• [Task details]: Return every line of the records below word for word, leaving out the pictures.

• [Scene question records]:
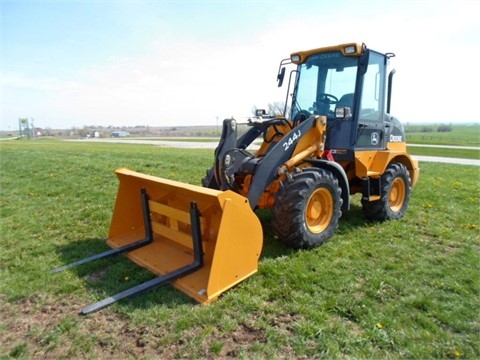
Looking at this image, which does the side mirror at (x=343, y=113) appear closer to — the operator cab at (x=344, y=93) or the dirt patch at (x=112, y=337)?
the operator cab at (x=344, y=93)

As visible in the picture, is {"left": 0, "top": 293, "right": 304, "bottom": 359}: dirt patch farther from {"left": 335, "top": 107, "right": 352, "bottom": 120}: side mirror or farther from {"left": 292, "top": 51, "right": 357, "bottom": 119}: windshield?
{"left": 292, "top": 51, "right": 357, "bottom": 119}: windshield

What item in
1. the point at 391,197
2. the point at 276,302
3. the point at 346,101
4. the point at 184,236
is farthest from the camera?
the point at 391,197

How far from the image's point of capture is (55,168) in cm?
1105

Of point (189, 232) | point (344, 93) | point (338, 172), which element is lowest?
point (189, 232)

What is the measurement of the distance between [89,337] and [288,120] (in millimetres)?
3991

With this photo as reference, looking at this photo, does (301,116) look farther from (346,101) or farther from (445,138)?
(445,138)

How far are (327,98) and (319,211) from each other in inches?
77.4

• [Reply to the exercise]:
Looking at this image, which does the side mirror at (x=343, y=113) appear closer to — the operator cab at (x=344, y=93) or the dirt patch at (x=112, y=337)?
the operator cab at (x=344, y=93)

As visible in the picture, is {"left": 0, "top": 293, "right": 304, "bottom": 359}: dirt patch farther from {"left": 335, "top": 107, "right": 352, "bottom": 120}: side mirror or farther from {"left": 292, "top": 51, "right": 357, "bottom": 119}: windshield?
{"left": 292, "top": 51, "right": 357, "bottom": 119}: windshield

What item in
1. the point at 391,197
2. the point at 276,302
3. the point at 346,101
4. the point at 184,236
is farthest from the camera?
the point at 391,197

How far from the image's point of capture is (55,168) in cm?
1105

Of point (189, 232) | point (344, 93) | point (338, 172), which element is lowest?
point (189, 232)

What is the measurement of the distance between [89,337] and [288,120] (in millimetres)?
3991

With this photo as reference, looking at this photo, does (301,116) look farther from (346,101) or farther from (445,138)?
(445,138)

How far are (327,98) and (319,211) from each other in inches?
77.4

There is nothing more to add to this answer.